_DATA TO PROCESS_
::::::

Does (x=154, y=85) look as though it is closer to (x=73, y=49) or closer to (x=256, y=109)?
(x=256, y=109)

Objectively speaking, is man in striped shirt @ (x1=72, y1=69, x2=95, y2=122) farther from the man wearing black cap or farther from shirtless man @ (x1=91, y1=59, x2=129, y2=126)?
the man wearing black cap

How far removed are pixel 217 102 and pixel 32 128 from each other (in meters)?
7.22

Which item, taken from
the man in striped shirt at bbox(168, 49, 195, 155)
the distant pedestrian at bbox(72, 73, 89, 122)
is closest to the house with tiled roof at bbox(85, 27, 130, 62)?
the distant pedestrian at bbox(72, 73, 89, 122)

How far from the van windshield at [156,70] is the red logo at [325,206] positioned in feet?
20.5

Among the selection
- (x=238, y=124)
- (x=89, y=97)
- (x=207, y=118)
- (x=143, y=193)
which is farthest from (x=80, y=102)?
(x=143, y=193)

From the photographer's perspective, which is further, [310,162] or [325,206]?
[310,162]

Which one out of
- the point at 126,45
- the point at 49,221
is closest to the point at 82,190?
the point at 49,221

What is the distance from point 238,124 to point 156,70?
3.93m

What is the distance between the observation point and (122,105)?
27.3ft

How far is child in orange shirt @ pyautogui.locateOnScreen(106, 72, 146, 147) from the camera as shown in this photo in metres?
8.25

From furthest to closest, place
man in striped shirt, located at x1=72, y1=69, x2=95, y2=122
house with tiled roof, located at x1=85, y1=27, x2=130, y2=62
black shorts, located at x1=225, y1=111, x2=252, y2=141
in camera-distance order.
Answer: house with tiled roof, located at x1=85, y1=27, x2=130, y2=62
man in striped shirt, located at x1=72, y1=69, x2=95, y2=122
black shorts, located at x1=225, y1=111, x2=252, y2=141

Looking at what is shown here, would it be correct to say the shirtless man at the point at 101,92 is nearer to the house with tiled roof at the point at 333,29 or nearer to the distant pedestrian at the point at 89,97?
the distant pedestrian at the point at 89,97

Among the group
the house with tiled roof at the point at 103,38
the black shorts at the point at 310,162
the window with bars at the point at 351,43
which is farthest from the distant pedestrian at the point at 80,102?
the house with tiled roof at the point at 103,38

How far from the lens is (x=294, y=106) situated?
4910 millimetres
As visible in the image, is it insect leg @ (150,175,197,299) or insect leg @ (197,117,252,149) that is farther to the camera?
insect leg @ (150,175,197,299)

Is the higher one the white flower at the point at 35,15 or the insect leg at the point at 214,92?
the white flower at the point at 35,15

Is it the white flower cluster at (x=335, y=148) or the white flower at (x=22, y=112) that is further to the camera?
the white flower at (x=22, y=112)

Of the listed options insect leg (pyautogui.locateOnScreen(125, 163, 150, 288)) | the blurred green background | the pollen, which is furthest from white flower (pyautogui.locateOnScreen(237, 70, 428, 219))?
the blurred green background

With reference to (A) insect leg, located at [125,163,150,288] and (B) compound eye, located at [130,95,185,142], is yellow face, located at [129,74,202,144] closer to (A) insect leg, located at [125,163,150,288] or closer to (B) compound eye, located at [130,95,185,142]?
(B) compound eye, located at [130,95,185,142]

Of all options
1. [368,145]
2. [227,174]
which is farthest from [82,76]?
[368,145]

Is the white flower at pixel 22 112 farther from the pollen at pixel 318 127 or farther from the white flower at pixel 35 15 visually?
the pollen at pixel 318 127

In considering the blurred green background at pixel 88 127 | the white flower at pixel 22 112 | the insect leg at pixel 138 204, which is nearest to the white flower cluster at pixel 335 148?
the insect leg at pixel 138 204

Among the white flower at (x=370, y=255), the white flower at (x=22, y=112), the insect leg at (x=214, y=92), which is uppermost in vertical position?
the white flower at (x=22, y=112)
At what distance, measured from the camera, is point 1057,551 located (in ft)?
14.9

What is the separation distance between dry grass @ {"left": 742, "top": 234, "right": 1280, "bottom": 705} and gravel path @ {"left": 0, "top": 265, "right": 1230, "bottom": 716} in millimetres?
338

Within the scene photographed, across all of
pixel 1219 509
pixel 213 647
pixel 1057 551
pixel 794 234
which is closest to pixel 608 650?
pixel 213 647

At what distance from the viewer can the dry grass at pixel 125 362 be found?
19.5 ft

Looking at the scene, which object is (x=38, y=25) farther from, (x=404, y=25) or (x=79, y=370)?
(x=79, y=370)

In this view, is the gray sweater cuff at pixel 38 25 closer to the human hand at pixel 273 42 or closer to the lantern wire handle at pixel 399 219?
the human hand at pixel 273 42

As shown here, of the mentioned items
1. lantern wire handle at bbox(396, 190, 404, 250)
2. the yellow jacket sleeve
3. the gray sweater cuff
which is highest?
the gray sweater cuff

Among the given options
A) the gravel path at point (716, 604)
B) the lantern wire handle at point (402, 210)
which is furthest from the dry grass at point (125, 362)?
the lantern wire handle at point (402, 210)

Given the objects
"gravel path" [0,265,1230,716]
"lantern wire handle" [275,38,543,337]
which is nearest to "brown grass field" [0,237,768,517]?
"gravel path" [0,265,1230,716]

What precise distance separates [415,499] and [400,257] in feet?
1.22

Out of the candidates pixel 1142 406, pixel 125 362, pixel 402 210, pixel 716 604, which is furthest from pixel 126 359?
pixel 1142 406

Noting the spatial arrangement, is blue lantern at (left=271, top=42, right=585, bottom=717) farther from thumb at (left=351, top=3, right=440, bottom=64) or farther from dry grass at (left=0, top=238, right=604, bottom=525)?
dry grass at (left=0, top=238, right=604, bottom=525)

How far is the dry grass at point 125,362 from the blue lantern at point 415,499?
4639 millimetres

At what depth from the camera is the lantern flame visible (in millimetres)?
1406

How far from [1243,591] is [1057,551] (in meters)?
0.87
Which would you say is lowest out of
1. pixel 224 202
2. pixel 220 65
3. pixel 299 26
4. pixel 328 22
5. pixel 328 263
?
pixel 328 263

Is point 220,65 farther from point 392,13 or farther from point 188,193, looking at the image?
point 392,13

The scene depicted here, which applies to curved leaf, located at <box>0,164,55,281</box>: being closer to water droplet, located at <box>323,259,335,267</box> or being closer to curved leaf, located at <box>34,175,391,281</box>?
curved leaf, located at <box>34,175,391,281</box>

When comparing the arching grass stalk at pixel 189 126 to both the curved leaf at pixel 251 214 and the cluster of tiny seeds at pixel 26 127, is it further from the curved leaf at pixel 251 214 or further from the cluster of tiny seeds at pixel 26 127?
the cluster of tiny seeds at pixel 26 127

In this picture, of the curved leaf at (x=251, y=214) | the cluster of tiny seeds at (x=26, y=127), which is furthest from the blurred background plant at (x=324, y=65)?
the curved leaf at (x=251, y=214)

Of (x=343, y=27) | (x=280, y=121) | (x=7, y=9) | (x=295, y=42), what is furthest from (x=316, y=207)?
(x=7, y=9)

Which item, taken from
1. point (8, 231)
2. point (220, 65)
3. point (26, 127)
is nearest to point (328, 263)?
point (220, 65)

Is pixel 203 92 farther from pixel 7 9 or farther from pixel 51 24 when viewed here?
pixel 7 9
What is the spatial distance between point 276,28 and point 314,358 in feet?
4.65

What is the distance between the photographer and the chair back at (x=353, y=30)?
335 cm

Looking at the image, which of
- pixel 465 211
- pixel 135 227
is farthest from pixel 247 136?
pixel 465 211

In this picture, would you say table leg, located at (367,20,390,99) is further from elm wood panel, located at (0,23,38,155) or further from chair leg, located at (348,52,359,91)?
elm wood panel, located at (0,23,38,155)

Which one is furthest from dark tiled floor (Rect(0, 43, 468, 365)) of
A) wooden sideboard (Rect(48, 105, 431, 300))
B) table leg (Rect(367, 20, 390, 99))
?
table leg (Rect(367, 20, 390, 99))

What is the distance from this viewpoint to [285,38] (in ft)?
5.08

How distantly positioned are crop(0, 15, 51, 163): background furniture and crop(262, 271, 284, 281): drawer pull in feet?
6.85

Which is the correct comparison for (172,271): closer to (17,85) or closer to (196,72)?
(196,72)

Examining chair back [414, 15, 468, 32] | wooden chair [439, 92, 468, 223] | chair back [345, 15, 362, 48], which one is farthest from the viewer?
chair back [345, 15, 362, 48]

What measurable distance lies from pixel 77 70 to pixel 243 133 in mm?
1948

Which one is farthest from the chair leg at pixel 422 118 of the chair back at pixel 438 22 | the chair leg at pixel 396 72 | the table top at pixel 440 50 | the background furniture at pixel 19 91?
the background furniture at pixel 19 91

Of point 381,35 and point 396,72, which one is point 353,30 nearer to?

::::::

_INSTRUCTION_
Quote only the lines from the line containing "Is pixel 203" through the end of the entries, keeping the first and the last.

_RIGHT ANSWER_
Is pixel 203 92 farther from pixel 7 9 or farther from pixel 51 24 when viewed here?
pixel 7 9
What is the spatial distance between point 276,28 and point 314,358 in feet?
4.65

What is the distance between the photographer and the chair back at (x=353, y=30)?
335 cm

Looking at the image, which of
- pixel 465 211
- pixel 135 227
is farthest from pixel 247 136?
pixel 465 211

In this picture, would you say table leg, located at (367,20,390,99) is further from elm wood panel, located at (0,23,38,155) or further from chair leg, located at (348,52,359,91)?
elm wood panel, located at (0,23,38,155)

Which one is furthest from dark tiled floor (Rect(0, 43, 468, 365)) of
A) wooden sideboard (Rect(48, 105, 431, 300))
B) table leg (Rect(367, 20, 390, 99))
?
table leg (Rect(367, 20, 390, 99))

What is the distance from this viewpoint to [285,38] (in ft)?
5.08

How distantly positioned are crop(0, 15, 51, 163): background furniture and crop(262, 271, 284, 281): drawer pull in feet?
6.85

Which is the correct comparison for (172,271): closer to (17,85) or closer to (196,72)?
(196,72)

Examining chair back [414, 15, 468, 32] | wooden chair [439, 92, 468, 223] | chair back [345, 15, 362, 48], which one is farthest from the viewer?
chair back [345, 15, 362, 48]

What measurable distance lies from pixel 77 70 to pixel 243 133 in mm?
1948

Which one is farthest from the chair leg at pixel 422 118 of the chair back at pixel 438 22 | the chair leg at pixel 396 72 | the table top at pixel 440 50 | the background furniture at pixel 19 91?
the background furniture at pixel 19 91

Of point 381,35 and point 396,72, which one is point 353,30 nearer to?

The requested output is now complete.